Since Tesseract depends on the Leptonica Image Processing Library (
http://leptonica.com/), i had to build that from source as well. Our OS distro is the old RHEL 6.2. In our computing environment, most utilities/tools are not installed at the typical locations (/usr/bin, /usr/local, etc.).

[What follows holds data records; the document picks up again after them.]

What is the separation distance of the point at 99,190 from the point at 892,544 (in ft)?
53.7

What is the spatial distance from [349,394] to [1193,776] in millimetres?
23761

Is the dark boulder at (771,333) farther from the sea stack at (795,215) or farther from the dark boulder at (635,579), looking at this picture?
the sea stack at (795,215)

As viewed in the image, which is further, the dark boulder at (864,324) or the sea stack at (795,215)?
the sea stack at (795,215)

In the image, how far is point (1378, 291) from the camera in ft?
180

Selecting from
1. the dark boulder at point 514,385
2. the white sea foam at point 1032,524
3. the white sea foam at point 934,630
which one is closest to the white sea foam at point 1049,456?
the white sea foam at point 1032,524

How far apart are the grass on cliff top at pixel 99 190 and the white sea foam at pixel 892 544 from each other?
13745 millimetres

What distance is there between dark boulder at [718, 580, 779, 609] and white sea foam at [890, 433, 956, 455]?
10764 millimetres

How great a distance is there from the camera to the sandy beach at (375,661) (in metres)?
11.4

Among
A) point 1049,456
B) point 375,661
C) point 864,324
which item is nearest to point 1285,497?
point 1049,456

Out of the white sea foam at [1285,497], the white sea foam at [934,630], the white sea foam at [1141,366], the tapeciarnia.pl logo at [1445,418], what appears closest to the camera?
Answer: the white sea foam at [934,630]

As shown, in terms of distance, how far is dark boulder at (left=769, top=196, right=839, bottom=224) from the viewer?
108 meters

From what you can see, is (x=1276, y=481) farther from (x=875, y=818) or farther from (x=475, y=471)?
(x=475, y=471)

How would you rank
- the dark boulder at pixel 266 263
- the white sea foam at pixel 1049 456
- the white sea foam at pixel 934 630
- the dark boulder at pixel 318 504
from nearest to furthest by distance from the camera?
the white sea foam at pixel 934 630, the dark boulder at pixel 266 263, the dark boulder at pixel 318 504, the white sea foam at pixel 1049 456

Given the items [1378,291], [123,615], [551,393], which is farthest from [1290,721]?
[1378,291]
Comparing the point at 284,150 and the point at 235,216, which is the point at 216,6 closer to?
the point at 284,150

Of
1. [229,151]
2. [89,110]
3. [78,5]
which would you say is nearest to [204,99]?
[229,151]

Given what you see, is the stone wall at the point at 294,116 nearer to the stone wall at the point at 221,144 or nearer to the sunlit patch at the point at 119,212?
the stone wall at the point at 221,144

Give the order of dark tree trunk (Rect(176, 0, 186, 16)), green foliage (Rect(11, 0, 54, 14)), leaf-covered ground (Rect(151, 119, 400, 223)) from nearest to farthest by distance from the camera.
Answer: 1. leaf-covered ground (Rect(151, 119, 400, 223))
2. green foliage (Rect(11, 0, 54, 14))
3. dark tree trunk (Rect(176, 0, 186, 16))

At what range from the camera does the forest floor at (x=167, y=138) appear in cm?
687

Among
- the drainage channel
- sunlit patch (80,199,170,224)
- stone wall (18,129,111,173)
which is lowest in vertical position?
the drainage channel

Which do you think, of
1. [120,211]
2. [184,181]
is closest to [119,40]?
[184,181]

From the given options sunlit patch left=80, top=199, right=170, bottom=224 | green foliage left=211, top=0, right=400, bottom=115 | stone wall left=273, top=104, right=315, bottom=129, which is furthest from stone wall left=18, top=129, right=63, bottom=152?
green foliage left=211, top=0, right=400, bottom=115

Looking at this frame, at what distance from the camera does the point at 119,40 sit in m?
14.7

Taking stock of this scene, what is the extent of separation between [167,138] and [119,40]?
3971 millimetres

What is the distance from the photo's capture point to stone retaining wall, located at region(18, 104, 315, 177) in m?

According to one of the README files, I don't need the JPEG/JPG & PNG headers/libs unless I need to write to a PDF so i did not yank them in (from our non-standard locations) while building Leptonica.
When I fired off Tesseract as in
/path/to/somewhere/install/tesseract-ocr_3.02.02/bin/tesseract t.tiff output
I got the following error message
Tesseract Open Source OCR Engine v3.02.03 With Leptonica
Error in findTiffCompression: function not present
Error in pixReadStreamTiff: function not present
Error in pixReadStream: tiff: no pix returned
Error in pixRead: pix not read
Unsupported image type
I am puzzled since the 2 missing functions are present in the shared lib according to my investigation below ...
From ldd of the Tesseract ELF binary:
% ldd /path/to/somewhere/install/tesseract-ocr_3.02.02/bin/tesseract
...
liblept.so.4 => /path/to/somewhere/install/Leptonica_1.71/lib/liblept.so.4 (0x00007fb10b4e6000)
And also the LD_LIBRARY_PATH setting (I know LD_LIBRARY_PATH is to be frowned upon but i only used it here as a temporary hack):
% echo $LD_LIBRARY_PATH
/path/to/somewhere/install/tesseract-ocr_3.02.02/lib:/path/to/somewhere/install/Leptonica_1.71/lib
The 2 functions that appeared in the error output above, namely findTiffCompression & pixReadStreamTiff, DO EXIST in the share lib:
% nm -D /path/to/somewhere/install/Leptonica_1.71/lib/liblept.so.4 | grep findTiffCompression
00000000001a0140 T findTiffCompression
% nm -D /path/to/somewhere/install/Leptonica_1.71/lib/liblept.so.4 | grep pixReadStreamTiff
00000000001a03e0 T pixReadStreamTiff
What am I missing here?
Thanks for reading.